The spatial perception branch has the greatest impact on spectral angle (SAM); its removal causes SAM to surge from 6.62 to 12.55.
The frequency perception branch contributes most significantly to MSSIM; its removal reduces MSSIM from 0.9351 to 0.9315.
M3SR achieves higher performance than FMNet (which requires 5819.5G FLOPs) using only 100.9G FLOPs, representing approximately a 57× efficiency improvement.

Highlights & Insights¶

The three-branch parallel design unifies spatial (SS2D), frequency (DWT), and spectral (vanilla Mamba) perception into a single module, representing a systematic extension of Mamba to low-level vision tasks.
Adaptive weighted fusion is more flexible than simple concatenation or summation, enabling dynamic adjustment of each perceptual branch's contribution across different scales and datasets.
Achieving state-of-the-art performance with extremely low computational overhead makes M3SR particularly well-suited for resource-constrained hyperspectral imaging applications.

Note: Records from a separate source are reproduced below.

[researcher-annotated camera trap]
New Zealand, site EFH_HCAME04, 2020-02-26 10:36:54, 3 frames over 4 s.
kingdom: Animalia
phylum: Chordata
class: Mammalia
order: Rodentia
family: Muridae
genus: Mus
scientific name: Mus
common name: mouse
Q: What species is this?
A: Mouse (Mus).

Limitations & Future Work¶

Only MAE loss is employed; perceptual losses, frequency-domain losses, and other strategies that may further improve reconstruction quality remain unexplored.
Ablation studies are conducted solely on NTIRE2022, lacking cross-dataset ablation validation.
DWT is fixed to the Haar wavelet; the effect of alternative wavelet bases is not investigated.
The spectral group number $G$ requires manual tuning as a hyperparameter, with no adaptive selection mechanism proposed.

vs. MST++: M3SR surpasses MST++ by 1.2 dB in PSNR while requiring only 56.8% of its FLOPs, demonstrating the advantage of Mamba's linear complexity.
vs. GMSR: Both are Mamba-based SR methods, but GMSR relies solely on a single spatial SSM (PSNR 26.92), whereas M3SR's multi-perceptual fusion raises this to 31.40—a gain of 4.5 dB.
vs. HRNet: HRNet has approximately 15× more parameters (31.7M vs. 2.17M) than M3SR, yet achieves only 25.22 dB PSNR compared to M3SR's 31.40 dB.

Rating¶

Novelty: ⭐⭐⭐⭐ — The three-branch multi-perceptual Mamba fusion constitutes a systematic innovation in applying SSMs to low-level vision.
Experimental Thoroughness: ⭐⭐⭐⭐ — Evaluation spans four datasets, ten state-of-the-art baselines, comprehensive ablation studies, and parameter analysis.
Writing Quality: ⭐⭐⭐ — Structure is clear, though notation is occasionally inconsistent across formulations.
Value: ⭐⭐⭐⭐ — Provides an efficient and practical Mamba-based solution for hyperspectral reconstruction with open-source code.